Requirement.
In the records below, repeat exactly the lines between the line holding "Инкубационное яйцо и" and the line holding "This gray hairstreak, photographed", inclusive, and drop the pictures.

======== Exercise material ========

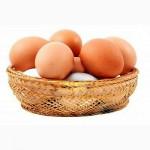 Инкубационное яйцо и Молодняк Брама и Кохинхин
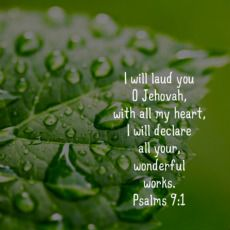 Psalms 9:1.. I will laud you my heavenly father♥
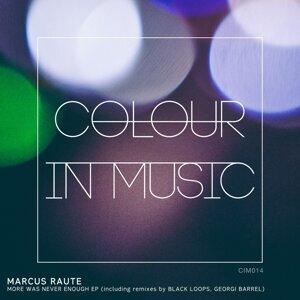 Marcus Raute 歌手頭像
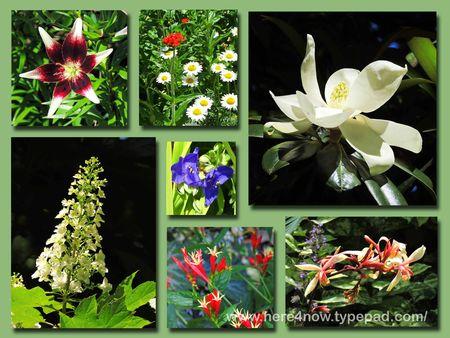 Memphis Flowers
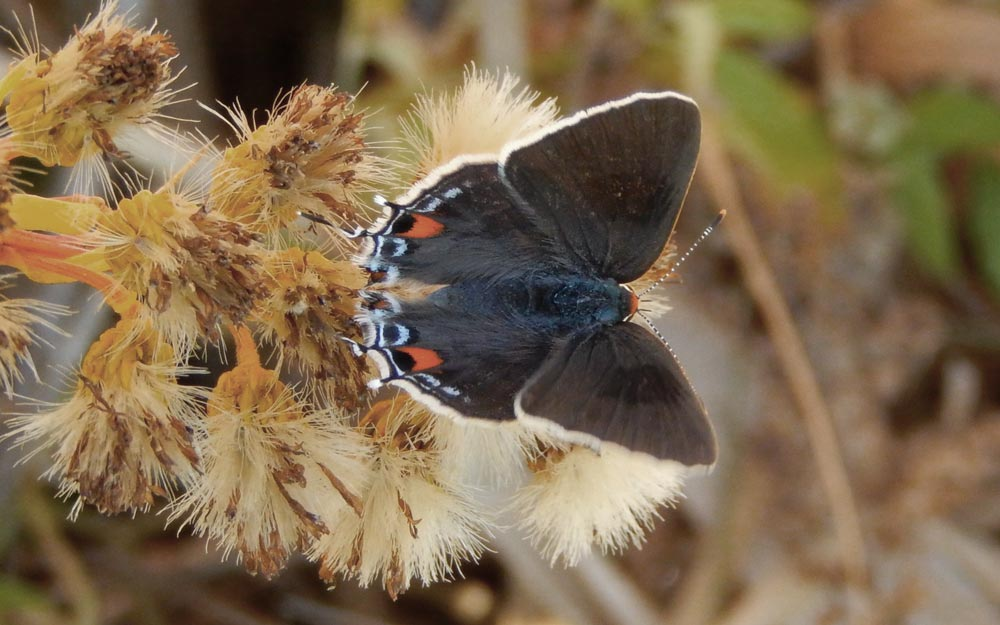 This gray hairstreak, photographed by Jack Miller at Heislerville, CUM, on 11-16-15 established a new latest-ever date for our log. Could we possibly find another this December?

========
======== Exercise material ========

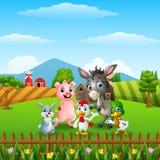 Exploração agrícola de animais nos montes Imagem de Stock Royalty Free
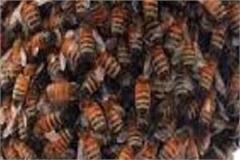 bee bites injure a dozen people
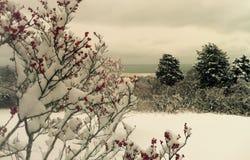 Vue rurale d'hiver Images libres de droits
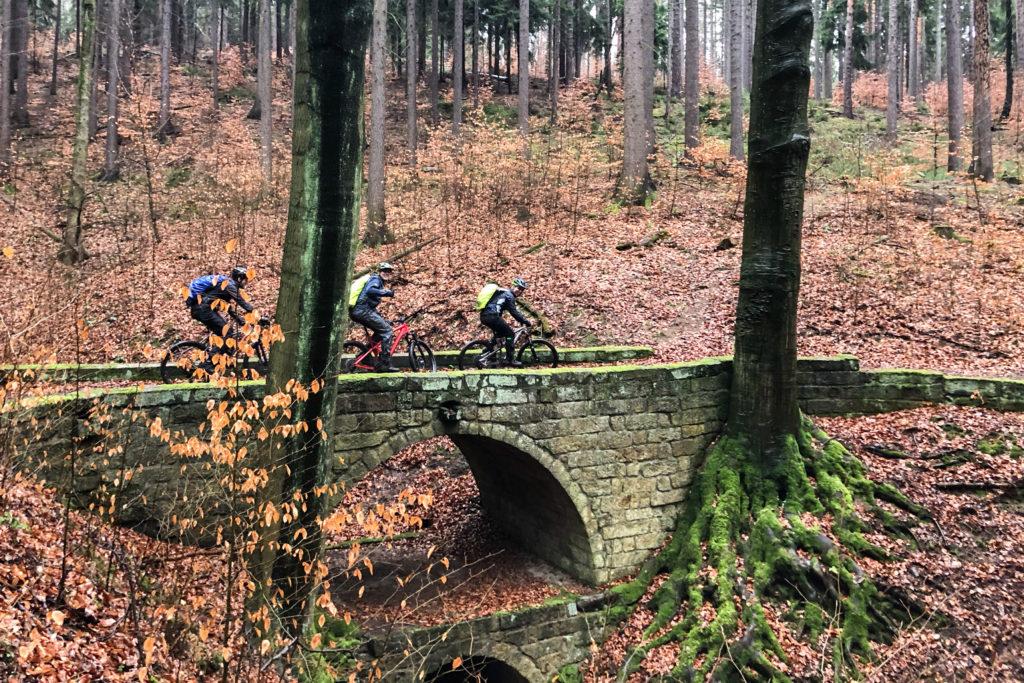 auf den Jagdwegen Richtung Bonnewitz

========
======== Exercise material ========

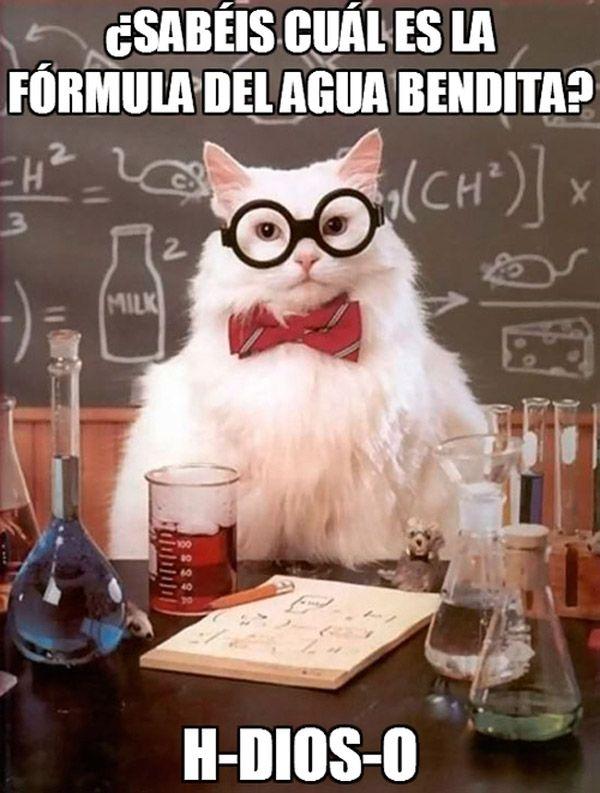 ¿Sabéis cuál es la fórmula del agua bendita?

========

Solved problem.
 Инкубационное яйцо и Молодняк Брама и Кохинхин
 Psalms 9:1.. I will laud you my heavenly father♥
 Marcus Raute 歌手頭像
 Memphis Flowers
 This gray hairstreak, photographed by Jack Miller at Heislerville, CUM, on 11-16-15 established a new latest-ever date for our log. Could we possibly find another this December?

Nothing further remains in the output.